_Task brief_
Could you reproduce the lines below word for word, leaving out the pictures?

++++ Entries supplied

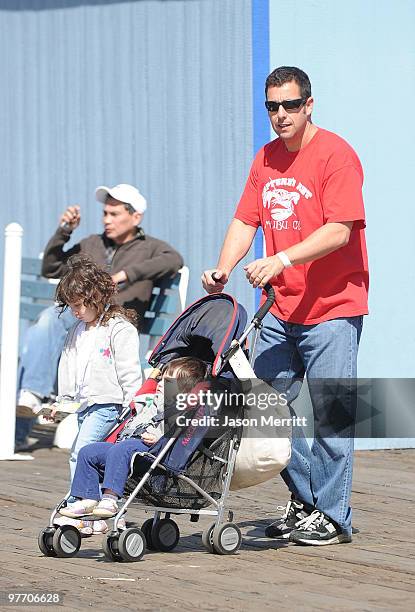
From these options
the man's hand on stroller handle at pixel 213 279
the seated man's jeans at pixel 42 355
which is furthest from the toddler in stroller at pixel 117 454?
the seated man's jeans at pixel 42 355

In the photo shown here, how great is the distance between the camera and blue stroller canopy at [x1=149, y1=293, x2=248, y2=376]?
6.16m

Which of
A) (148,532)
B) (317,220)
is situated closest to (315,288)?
(317,220)

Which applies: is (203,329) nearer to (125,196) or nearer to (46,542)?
(46,542)

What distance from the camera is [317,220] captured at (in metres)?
6.32

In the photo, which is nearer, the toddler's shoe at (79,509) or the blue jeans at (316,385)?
the toddler's shoe at (79,509)

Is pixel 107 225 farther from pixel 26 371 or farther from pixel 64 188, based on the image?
pixel 64 188

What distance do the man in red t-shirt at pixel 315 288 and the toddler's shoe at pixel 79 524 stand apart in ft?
2.76

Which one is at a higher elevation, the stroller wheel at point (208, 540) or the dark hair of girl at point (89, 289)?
the dark hair of girl at point (89, 289)

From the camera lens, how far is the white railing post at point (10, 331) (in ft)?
30.6

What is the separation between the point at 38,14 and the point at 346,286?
5925 mm

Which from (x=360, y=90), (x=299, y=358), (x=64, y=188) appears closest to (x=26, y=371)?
(x=64, y=188)

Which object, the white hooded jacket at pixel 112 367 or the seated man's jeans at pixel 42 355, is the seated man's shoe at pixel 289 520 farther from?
the seated man's jeans at pixel 42 355
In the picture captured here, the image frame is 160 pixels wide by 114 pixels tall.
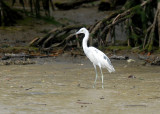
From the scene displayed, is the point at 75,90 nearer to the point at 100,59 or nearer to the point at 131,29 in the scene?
the point at 100,59

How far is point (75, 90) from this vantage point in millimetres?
7340

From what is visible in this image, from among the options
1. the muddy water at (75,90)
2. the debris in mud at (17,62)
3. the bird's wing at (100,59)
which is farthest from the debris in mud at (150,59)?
the debris in mud at (17,62)

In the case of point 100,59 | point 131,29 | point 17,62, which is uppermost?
point 131,29

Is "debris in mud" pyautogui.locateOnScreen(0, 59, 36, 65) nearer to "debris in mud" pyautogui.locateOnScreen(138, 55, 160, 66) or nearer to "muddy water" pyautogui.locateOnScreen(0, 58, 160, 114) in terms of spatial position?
"muddy water" pyautogui.locateOnScreen(0, 58, 160, 114)

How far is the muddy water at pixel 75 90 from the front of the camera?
5.99 metres

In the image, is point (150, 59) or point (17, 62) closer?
point (17, 62)

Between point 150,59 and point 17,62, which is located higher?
point 17,62

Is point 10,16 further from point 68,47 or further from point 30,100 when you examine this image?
point 30,100

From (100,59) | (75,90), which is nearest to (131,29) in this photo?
(100,59)

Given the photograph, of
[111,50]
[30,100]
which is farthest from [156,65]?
[30,100]

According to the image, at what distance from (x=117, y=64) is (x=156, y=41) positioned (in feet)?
5.37

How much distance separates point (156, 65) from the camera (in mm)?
10492

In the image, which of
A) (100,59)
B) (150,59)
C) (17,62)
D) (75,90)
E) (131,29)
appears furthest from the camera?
(131,29)

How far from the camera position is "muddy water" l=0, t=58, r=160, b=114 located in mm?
5992
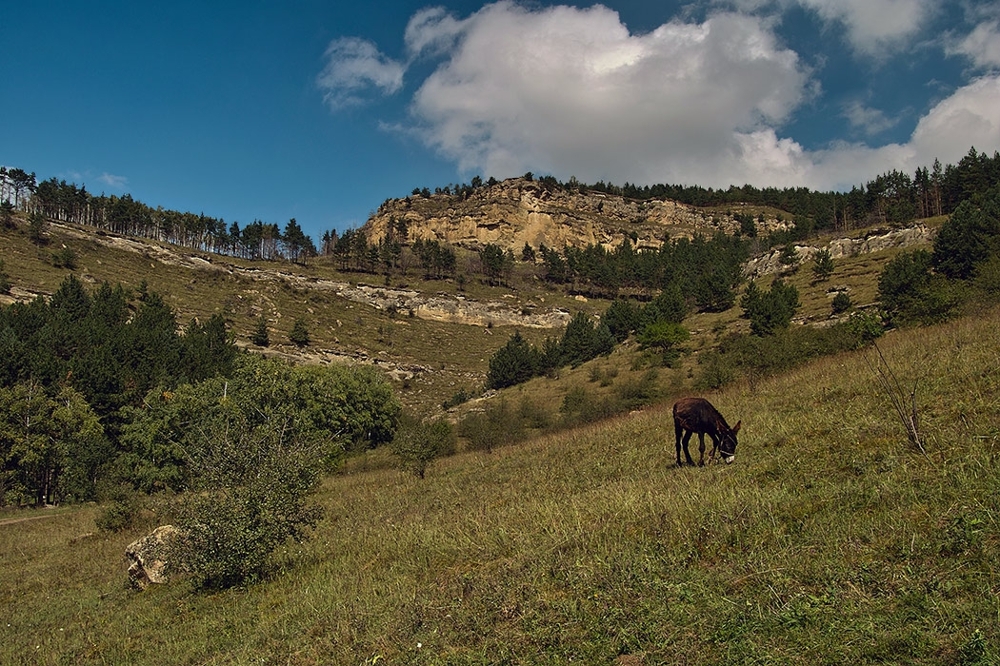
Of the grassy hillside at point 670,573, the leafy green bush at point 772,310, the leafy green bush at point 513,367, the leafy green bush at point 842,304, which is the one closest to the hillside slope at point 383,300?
the leafy green bush at point 842,304

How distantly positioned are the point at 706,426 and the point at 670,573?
19.0 feet

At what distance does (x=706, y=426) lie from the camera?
10875 millimetres

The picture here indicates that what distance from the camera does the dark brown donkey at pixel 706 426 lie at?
10625 mm

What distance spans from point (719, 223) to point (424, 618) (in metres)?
214

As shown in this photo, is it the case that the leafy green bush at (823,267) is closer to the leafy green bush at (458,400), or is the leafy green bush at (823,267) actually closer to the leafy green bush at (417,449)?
the leafy green bush at (458,400)

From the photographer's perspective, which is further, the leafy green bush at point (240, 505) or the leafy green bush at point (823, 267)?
the leafy green bush at point (823, 267)

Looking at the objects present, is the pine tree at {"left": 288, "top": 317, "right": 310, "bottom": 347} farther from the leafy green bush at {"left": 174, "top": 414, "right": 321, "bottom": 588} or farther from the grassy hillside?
the leafy green bush at {"left": 174, "top": 414, "right": 321, "bottom": 588}

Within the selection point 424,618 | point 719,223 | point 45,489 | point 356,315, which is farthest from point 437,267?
point 424,618

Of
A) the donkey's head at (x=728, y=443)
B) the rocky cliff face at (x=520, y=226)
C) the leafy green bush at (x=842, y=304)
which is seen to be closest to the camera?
the donkey's head at (x=728, y=443)

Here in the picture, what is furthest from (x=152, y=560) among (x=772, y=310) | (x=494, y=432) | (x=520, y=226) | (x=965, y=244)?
(x=520, y=226)

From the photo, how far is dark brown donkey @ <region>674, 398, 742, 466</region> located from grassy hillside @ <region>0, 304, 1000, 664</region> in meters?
0.39

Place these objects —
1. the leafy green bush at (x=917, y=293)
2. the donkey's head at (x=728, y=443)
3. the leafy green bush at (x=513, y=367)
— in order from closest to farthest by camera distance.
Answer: the donkey's head at (x=728, y=443), the leafy green bush at (x=917, y=293), the leafy green bush at (x=513, y=367)

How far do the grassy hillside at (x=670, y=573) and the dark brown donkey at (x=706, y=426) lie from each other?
1.27ft

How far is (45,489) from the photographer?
4350 centimetres
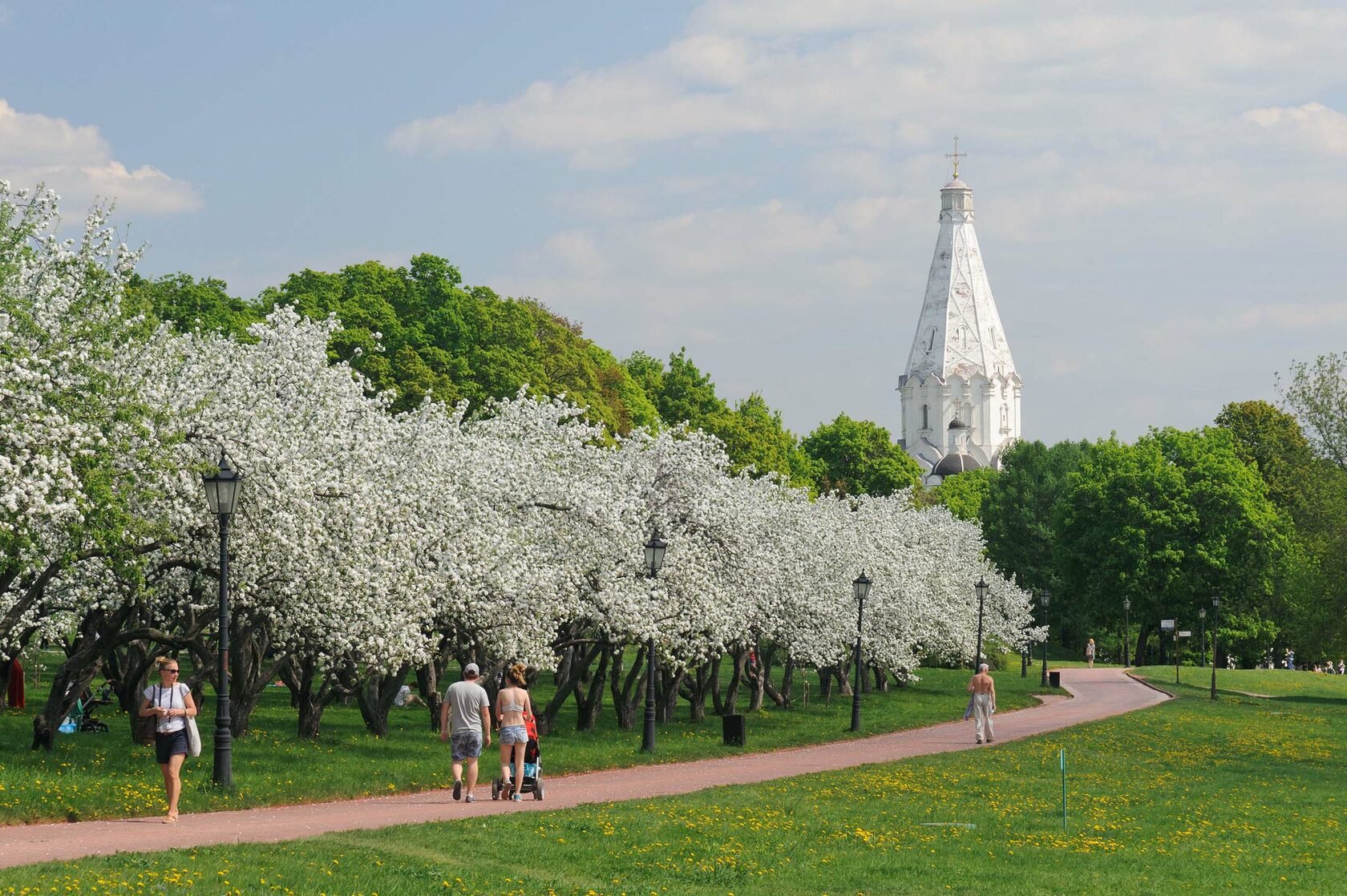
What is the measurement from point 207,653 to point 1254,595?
242 ft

++++++++

_Exercise response_
From these options
the man's hand on stroller handle at pixel 213 279
the seated man's jeans at pixel 42 355
which is furthest from the toddler in stroller at pixel 117 454?
the seated man's jeans at pixel 42 355

In the photo shown here, how great is the distance between the camera and blue stroller canopy at [x1=149, y1=293, x2=248, y2=376]?
6.16m

Which of
A) (148,532)
B) (317,220)
is situated closest to (315,288)?
(317,220)

Which applies: is (203,329) nearer to (125,196) or nearer to (46,542)?
(46,542)

What distance from the camera is [317,220] captured at (in metres)?
6.32

In the photo, which is nearer, the toddler's shoe at (79,509) or the blue jeans at (316,385)?
the toddler's shoe at (79,509)

Is pixel 107 225 farther from pixel 26 371 or farther from pixel 64 188, based on the image?
pixel 64 188

What distance do the man in red t-shirt at pixel 315 288 and the toddler's shoe at pixel 79 524 stand apart in ft?
2.76

Which one is at a higher elevation, the stroller wheel at point (208, 540) or the dark hair of girl at point (89, 289)?
the dark hair of girl at point (89, 289)

From the camera lens, how far is the white railing post at point (10, 331) (in ft)?
30.6

What is the separation between the point at 38,14 and the point at 346,286?
5925 mm

Which from (x=360, y=90), (x=299, y=358), (x=64, y=188) appears closest to (x=26, y=371)?
(x=64, y=188)

Which object, the white hooded jacket at pixel 112 367 or the seated man's jeans at pixel 42 355, is the seated man's shoe at pixel 289 520 farther from?
the seated man's jeans at pixel 42 355
In the picture captured here, the image frame is 160 pixels wide by 114 pixels tall.
From the scene displayed, is the point at 75,90 nearer to the point at 100,59 or nearer to the point at 131,29 in the scene?
the point at 100,59

How far is point (75, 90) from this vantage point in millimetres?
7340

From what is visible in this image, from among the options
1. the muddy water at (75,90)
2. the debris in mud at (17,62)
3. the bird's wing at (100,59)
which is farthest from the debris in mud at (150,59)?
the debris in mud at (17,62)

In the case of point 100,59 | point 131,29 | point 17,62, which is uppermost?
point 131,29

Is "debris in mud" pyautogui.locateOnScreen(0, 59, 36, 65) nearer to "debris in mud" pyautogui.locateOnScreen(138, 55, 160, 66) or nearer to "muddy water" pyautogui.locateOnScreen(0, 58, 160, 114) in terms of spatial position?
"muddy water" pyautogui.locateOnScreen(0, 58, 160, 114)

How far is the muddy water at pixel 75 90 from the front of the camera?
5.99 metres

In the image, is point (150, 59) or point (17, 62) closer?
point (17, 62)

Between point 150,59 and point 17,62, which is located higher?
point 17,62

Is point 10,16 further from point 68,47 or further from point 30,100 when you examine this image?
point 30,100

From (100,59) | (75,90), which is nearest to (131,29) in this photo?
(100,59)

Given the photograph, of
[111,50]
[30,100]
which is farthest from [156,65]?
[30,100]

According to the image, at what distance from (x=117, y=64) is (x=156, y=41) positioned (in feet)?
5.37

How much distance separates point (156, 65) from the camera (in mm)?
10492

In the image, which of
A) (100,59)
B) (150,59)
C) (17,62)
D) (75,90)
E) (131,29)
appears furthest from the camera?
(131,29)

How far from the camera position is "muddy water" l=0, t=58, r=160, b=114 located in mm?
5992
Of the grassy hillside at point 670,573, the leafy green bush at point 772,310, the leafy green bush at point 513,367, the leafy green bush at point 842,304, which is the one closest to the hillside slope at point 383,300?
the leafy green bush at point 842,304

How distantly positioned are the point at 706,426 and the point at 670,573?
19.0 feet

At what distance does (x=706, y=426) lie from the camera?
10875 millimetres

The picture here indicates that what distance from the camera does the dark brown donkey at pixel 706 426 lie at?
10625 mm

What distance spans from point (719, 223) to point (424, 618) (in metres)?
214

As shown in this photo, is it the case that the leafy green bush at (823,267) is closer to the leafy green bush at (458,400), or is the leafy green bush at (823,267) actually closer to the leafy green bush at (417,449)?
the leafy green bush at (458,400)

From the photographer's perspective, which is further, the leafy green bush at point (240, 505) or the leafy green bush at point (823, 267)?
the leafy green bush at point (823, 267)

Looking at the objects present, is the pine tree at {"left": 288, "top": 317, "right": 310, "bottom": 347} farther from the leafy green bush at {"left": 174, "top": 414, "right": 321, "bottom": 588} or farther from the grassy hillside?
the leafy green bush at {"left": 174, "top": 414, "right": 321, "bottom": 588}

Within the selection point 424,618 | point 719,223 | point 45,489 | point 356,315, which is farthest from point 437,267?
point 424,618

Of
A) the donkey's head at (x=728, y=443)
B) the rocky cliff face at (x=520, y=226)
C) the leafy green bush at (x=842, y=304)
which is seen to be closest to the camera?
the donkey's head at (x=728, y=443)

Here in the picture, what is furthest from (x=152, y=560) among (x=772, y=310) | (x=494, y=432) | (x=520, y=226) | (x=965, y=244)?
(x=520, y=226)

From the photo, how far is dark brown donkey @ <region>674, 398, 742, 466</region> located from grassy hillside @ <region>0, 304, 1000, 664</region> in meters?
0.39

Place these objects —
1. the leafy green bush at (x=917, y=293)
2. the donkey's head at (x=728, y=443)
3. the leafy green bush at (x=513, y=367)
— in order from closest to farthest by camera distance.
Answer: the donkey's head at (x=728, y=443), the leafy green bush at (x=917, y=293), the leafy green bush at (x=513, y=367)

How far do the grassy hillside at (x=670, y=573) and the dark brown donkey at (x=706, y=426) lie from each other?
1.27ft

How far is (45,489) from the photographer?
4350 centimetres
What is the measurement from point 207,653 to point 1254,595?
242 ft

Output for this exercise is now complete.